Hume continues the story with an account of: the leveller experiment with communism; of the Scottish Parliament's proclamation of Charles II as king; of Cromwell's genocidal suppression of the Irish revolt; of his near nemesis at the Battle of Dunbar; of the crowning of Charles II at Scone; of Cromwell's final destruction of the now royalist Covenanter army at the Battle of Worcester; and of his subsequent annexation of Scotland.

After Cromwell's death, his son Richard Cromwell, "Tumbledown Dick", could not keep the republic together; and General Monck brought the army of occupation in Scotland south to effect the Restoration. This was followed by the execution of the remaining regicides: ... a mind, seasoned with humanity, will find a plentiful source of compassion and indulgence ... No saint or confessor ever went to martyrdom with more assured confidence of heaven than was expressed by those criminals, even when the terrors of immediate death, joined to many indignities, were set before them. They were hanged drawn and quartered. Four (already dead) were disinterred and subject to Posthumous execution.

§ Given information:
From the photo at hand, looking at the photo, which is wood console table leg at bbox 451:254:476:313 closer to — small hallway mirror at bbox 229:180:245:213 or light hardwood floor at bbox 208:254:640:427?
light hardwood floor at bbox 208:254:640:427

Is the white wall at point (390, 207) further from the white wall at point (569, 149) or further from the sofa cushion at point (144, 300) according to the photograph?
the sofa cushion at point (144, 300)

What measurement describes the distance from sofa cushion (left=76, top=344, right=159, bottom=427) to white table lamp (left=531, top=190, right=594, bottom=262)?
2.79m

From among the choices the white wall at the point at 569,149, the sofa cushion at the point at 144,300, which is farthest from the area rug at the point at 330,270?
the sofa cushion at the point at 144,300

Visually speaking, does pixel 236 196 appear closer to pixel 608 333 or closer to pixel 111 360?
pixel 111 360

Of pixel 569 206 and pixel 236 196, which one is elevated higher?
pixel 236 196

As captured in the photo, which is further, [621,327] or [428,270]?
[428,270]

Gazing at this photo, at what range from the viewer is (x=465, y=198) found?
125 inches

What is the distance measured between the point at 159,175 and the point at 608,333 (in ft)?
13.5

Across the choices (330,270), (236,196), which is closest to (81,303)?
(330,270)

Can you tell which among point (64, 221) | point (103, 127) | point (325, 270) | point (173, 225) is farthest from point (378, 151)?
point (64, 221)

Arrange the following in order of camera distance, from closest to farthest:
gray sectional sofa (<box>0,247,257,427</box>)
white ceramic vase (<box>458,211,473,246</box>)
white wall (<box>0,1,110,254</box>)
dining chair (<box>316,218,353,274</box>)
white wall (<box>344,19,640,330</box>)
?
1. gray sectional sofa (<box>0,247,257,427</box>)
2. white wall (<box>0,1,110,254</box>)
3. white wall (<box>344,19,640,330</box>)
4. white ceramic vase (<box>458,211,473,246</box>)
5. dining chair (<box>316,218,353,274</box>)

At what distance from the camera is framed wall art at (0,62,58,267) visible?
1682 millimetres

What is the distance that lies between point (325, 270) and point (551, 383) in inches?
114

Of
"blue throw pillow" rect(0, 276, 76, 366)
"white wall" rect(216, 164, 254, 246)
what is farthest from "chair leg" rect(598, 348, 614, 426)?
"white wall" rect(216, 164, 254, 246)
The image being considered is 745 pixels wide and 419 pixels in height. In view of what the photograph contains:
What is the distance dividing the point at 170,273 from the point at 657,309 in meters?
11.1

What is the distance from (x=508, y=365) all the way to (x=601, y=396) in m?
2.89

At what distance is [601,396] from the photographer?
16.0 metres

§ Exercise 1:
Set down the Cromwell passage word for word, starting with "Hume continues the" and going on through "annexation of Scotland.".
§ Exercise 2:
Supply the next part of the Cromwell passage, picking up after its final sentence.

§ Answer space 1:
Hume continues the story with an account of: the leveller experiment with communism; of the Scottish Parliament's proclamation of Charles II as king; of Cromwell's genocidal suppression of the Irish revolt; of his near nemesis at the Battle of Dunbar; of the crowning of Charles II at Scone; of Cromwell's final destruction of the now royalist Covenanter army at the Battle of Worcester; and of his subsequent annexation of Scotland.

§ Answer space 2:
Of this volume, Hume wrote: In 1756, two years after the fall of the first volume, was published the second volume of my History, containing the period from the death of Charles I. till the Revolution. This performance happened to give less displeasure to the Whigs, and was better received. It not only rose itself, but helped to buoy up its unfortunate brother.

===The History of the House of Tudor===
This history, written during the Seven Years' War, starts (Vol. 3) with the final overthrow and extinction of the old Plantagenet royal family by the Anglo-Welsh Henry Tudor; and his success in gaining acceptance for what was a weak hereditary claim. Robert Adamson tells us that this was the point where Adam Smith wanted Hume to begin the history. There follows the reign of Henry VIII, and his break with Rome; the English Reformation under his ill-starred son Edward VI; and the attempt at counter-reformation by his daughter "bloody" Mary I.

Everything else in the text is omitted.